Sunday, April 1, 2018

Dennis Prager Gets It Right.

This is one of my favorite posts by Dennis Prager. Seems appropriate for Easter Sunday.
"Most leading Republicans and most of the wealthy donors to the Republican Party — in addition to virtually all libertarian politicians and think tank scholars — are either uninterested in the death of Judeo-Christian religions and values in America and the West, or they’re OK with it. They think that America can survive the death of God and religion, that fiscal and other forms of conservatism without social conservatism can preserve America.
It shows how effective the secular indoctrination in our schools and media has been, that even the majority of conservative thinkers are not only secular themselves, but seem to have no idea how much of the American civilization rests on religious foundations.
They don’t seem to understand that the only solution to many — perhaps most — of the social problems ailing America and the West is some expression of Judeo-Christian faith. Do the inner-city kids who study the Bible and go to church each week lead wasted lives, join gangs, bear children out of wedlock or commit murder? Other than a religious revival, what do conservatives, with all their superb critiques of disastrous left-wing policies, think will uplift inner-city youths?

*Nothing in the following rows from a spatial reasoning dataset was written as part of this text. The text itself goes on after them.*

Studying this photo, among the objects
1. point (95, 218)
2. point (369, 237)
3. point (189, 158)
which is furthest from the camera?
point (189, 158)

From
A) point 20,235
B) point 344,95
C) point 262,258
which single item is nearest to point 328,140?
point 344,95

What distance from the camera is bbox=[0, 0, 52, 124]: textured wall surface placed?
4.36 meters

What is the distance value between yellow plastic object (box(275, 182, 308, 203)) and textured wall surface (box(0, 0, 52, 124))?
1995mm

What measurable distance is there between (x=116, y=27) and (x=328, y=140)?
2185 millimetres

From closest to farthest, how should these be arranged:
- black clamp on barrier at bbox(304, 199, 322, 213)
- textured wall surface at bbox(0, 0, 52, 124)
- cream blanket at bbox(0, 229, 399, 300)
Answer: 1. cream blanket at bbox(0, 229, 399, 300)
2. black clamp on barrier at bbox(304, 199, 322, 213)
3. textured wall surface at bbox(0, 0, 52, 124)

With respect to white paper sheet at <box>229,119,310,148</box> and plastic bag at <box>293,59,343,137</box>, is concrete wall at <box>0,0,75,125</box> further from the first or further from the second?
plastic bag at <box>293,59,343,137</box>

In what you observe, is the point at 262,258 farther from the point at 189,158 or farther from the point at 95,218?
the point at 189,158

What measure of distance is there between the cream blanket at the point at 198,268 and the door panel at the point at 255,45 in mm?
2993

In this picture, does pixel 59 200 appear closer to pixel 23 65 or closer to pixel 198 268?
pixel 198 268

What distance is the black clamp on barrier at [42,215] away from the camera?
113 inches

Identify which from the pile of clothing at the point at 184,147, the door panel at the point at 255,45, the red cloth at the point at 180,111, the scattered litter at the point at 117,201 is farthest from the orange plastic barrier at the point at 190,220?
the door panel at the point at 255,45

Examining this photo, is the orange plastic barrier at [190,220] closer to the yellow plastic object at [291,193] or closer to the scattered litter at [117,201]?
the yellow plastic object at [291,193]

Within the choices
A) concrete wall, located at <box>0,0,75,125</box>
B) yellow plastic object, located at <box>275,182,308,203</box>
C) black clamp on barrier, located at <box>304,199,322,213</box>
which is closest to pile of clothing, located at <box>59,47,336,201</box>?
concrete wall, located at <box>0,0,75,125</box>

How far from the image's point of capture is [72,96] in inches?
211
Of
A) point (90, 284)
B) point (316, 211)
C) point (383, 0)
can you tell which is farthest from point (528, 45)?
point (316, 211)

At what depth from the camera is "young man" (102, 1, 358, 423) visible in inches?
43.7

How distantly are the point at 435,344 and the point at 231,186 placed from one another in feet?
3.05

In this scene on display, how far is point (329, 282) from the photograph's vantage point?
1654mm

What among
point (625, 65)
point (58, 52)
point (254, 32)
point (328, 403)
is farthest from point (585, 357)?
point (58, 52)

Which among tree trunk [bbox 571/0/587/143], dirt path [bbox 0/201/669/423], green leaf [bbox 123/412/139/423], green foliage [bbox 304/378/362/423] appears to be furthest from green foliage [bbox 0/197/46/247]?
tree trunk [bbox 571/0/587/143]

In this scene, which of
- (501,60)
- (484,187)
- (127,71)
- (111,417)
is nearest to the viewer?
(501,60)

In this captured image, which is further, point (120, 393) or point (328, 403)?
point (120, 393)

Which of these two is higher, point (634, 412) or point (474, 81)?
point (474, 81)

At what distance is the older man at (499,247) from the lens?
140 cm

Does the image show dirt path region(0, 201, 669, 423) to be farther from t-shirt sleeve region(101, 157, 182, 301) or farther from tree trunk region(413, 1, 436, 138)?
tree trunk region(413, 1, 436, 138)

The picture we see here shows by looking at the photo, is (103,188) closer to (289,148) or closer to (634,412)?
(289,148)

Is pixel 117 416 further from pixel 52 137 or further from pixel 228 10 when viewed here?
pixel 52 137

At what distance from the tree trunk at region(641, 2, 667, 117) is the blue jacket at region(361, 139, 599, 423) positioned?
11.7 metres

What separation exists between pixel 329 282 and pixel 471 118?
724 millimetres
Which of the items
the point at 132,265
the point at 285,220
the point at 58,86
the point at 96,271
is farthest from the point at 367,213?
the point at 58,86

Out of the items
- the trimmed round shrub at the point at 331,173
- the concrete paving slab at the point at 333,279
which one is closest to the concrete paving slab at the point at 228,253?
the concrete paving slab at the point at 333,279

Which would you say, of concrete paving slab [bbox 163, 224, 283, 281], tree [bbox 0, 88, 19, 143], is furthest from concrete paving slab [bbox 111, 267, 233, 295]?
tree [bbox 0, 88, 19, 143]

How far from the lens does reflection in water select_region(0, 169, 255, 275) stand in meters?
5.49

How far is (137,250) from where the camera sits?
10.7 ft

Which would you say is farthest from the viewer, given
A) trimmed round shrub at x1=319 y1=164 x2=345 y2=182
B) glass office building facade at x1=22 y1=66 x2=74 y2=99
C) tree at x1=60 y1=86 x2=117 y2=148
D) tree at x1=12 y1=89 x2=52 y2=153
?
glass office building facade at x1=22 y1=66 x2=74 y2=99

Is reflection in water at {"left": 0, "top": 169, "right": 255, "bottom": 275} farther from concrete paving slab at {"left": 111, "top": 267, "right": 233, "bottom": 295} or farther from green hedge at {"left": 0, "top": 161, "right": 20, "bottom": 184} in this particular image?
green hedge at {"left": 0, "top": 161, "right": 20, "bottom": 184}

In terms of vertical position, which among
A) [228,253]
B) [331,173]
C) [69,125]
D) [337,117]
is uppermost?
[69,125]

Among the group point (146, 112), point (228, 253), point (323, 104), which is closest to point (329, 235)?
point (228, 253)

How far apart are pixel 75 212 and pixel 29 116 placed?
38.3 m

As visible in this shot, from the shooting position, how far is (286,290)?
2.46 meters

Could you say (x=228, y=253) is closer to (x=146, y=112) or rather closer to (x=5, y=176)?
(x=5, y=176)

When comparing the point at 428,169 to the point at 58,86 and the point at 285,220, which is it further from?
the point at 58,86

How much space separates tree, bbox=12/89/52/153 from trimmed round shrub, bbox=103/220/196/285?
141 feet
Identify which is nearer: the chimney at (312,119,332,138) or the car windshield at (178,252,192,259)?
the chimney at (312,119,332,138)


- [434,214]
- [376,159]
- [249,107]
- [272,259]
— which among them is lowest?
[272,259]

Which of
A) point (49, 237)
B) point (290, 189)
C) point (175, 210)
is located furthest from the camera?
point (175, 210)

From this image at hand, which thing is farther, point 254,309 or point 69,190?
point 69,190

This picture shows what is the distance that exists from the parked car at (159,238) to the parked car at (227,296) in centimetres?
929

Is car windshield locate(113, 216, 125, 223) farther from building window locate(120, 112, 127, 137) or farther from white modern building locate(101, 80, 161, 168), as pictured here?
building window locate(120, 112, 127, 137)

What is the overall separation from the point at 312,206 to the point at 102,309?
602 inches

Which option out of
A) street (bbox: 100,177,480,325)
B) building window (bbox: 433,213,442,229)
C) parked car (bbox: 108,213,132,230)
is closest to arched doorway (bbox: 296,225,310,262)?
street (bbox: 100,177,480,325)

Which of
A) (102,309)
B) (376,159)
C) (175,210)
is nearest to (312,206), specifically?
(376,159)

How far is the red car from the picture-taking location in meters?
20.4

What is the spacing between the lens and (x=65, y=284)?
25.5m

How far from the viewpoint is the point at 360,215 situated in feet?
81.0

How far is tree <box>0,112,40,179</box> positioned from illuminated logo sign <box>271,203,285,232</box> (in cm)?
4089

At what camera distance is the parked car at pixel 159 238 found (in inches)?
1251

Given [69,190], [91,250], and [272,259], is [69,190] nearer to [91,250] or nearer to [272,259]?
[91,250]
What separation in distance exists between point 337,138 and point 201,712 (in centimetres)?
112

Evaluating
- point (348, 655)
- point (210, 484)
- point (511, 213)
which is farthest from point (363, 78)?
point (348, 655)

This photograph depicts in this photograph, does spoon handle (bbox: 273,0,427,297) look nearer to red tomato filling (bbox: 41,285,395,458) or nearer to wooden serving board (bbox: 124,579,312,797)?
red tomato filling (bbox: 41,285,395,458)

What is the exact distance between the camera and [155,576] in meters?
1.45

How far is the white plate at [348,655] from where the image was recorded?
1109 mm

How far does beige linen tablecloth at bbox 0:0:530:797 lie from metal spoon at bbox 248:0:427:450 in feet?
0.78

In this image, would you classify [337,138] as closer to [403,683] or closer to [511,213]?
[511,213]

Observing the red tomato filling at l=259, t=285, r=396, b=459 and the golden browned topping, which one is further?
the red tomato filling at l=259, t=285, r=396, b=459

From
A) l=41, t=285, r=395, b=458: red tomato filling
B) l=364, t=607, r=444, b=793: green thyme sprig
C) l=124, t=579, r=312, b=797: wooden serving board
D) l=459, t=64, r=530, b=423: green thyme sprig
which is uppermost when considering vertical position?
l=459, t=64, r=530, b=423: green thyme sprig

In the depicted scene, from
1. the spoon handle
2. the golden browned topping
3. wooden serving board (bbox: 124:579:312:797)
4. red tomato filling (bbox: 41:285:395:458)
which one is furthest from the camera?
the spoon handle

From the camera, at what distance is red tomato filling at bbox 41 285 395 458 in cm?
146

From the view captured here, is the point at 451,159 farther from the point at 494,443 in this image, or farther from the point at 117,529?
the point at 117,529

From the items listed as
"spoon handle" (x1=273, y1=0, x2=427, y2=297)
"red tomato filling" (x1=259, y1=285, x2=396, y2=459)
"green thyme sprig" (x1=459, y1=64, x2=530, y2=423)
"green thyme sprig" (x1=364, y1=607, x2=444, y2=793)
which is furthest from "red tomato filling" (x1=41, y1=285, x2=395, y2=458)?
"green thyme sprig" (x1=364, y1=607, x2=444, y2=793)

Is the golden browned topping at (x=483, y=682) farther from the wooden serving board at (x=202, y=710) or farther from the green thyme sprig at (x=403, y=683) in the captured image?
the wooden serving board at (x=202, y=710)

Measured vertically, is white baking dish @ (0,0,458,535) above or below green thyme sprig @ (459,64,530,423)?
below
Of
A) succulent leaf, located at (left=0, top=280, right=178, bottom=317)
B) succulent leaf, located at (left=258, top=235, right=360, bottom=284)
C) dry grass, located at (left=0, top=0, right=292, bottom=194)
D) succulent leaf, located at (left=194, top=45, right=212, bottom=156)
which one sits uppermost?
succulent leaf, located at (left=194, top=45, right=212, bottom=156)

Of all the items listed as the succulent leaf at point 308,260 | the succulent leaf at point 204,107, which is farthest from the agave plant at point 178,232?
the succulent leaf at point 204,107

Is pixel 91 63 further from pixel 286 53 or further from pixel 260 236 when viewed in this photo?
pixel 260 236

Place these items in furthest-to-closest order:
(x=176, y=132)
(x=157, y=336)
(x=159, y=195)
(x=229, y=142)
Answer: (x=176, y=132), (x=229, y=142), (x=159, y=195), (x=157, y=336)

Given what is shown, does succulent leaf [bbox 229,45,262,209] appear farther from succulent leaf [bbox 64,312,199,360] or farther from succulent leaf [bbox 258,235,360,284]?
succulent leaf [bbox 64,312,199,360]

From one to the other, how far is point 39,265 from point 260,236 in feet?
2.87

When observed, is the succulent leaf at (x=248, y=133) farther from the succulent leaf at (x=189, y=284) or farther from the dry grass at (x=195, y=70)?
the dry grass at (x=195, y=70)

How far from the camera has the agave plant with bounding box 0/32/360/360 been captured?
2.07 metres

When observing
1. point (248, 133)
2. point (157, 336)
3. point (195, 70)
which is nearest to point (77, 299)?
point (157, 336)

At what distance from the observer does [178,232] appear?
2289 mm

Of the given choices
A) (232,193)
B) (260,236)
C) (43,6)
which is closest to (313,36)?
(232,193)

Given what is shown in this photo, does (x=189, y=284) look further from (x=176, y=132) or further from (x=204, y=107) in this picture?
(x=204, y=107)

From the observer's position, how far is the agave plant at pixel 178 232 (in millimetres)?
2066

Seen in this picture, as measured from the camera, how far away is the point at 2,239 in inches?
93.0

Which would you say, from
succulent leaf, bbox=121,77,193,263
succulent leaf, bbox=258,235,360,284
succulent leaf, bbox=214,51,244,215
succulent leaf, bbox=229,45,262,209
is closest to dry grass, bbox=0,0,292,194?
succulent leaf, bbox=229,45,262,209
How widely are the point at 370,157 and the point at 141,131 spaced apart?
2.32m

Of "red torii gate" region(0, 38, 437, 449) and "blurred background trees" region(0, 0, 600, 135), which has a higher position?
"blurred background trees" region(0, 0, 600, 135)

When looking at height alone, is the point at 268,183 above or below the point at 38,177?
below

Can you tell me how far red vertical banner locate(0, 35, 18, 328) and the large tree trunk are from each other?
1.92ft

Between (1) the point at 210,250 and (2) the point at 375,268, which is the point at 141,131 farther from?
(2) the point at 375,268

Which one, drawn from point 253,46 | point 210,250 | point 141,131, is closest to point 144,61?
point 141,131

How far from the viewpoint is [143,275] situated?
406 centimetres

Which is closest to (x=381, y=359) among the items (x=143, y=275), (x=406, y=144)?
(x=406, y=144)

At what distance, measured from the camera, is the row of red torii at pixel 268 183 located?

And why do secular conservatives think so many affluent and well-educated Americans have adopted left-wing dogmas, such as feminism, socialism, environmentalism and egalitarianism as their religions? Because people want to — have to — believe in something. And if it’s not God and Christianity or Judaism, it’s going to be some form of Leftism.
Why are evangelical Protestants, theologically conservative Catholics, Orthodox Jews and practicing Mormons almost all conservative? Because they already have a religion and therefore don’t need the alternate gods of leftist faiths, and also because Judeo-Christian religions have different values than leftist religions.
When these conservatives — people who revere the Founding Fathers and the Declaration of Independence — read the founders’ assertion that all men “are endowed by their Creator with certain unalienable rights,” do they believe what the founders wrote? Or were they just echoing the irrational religious beliefs of their time, as people on the left believe?
When these conservatives see the components of what I call the American Trinity — the words “liberty,” “In God We Trust” and “e pluribus unum” inscribed on every American coin — do they regard “In God We Trust” as no longer necessary?
President John Adams warned: “Because we have no government armed with power capable of contending with human passions unbridled by morality and religion … our Constitution was made only for a moral and religious people. It is wholly inadequate to the government of any other.” Do secular conservatives think he was right or wrong?
The problem is not that most leading conservative thinkers are secular; it is that they don’t seem to understand that a godless and Judeo-Christian-free America means the end of America, just as a godless and Judeo-Christian-free Europe has meant the end of Europe."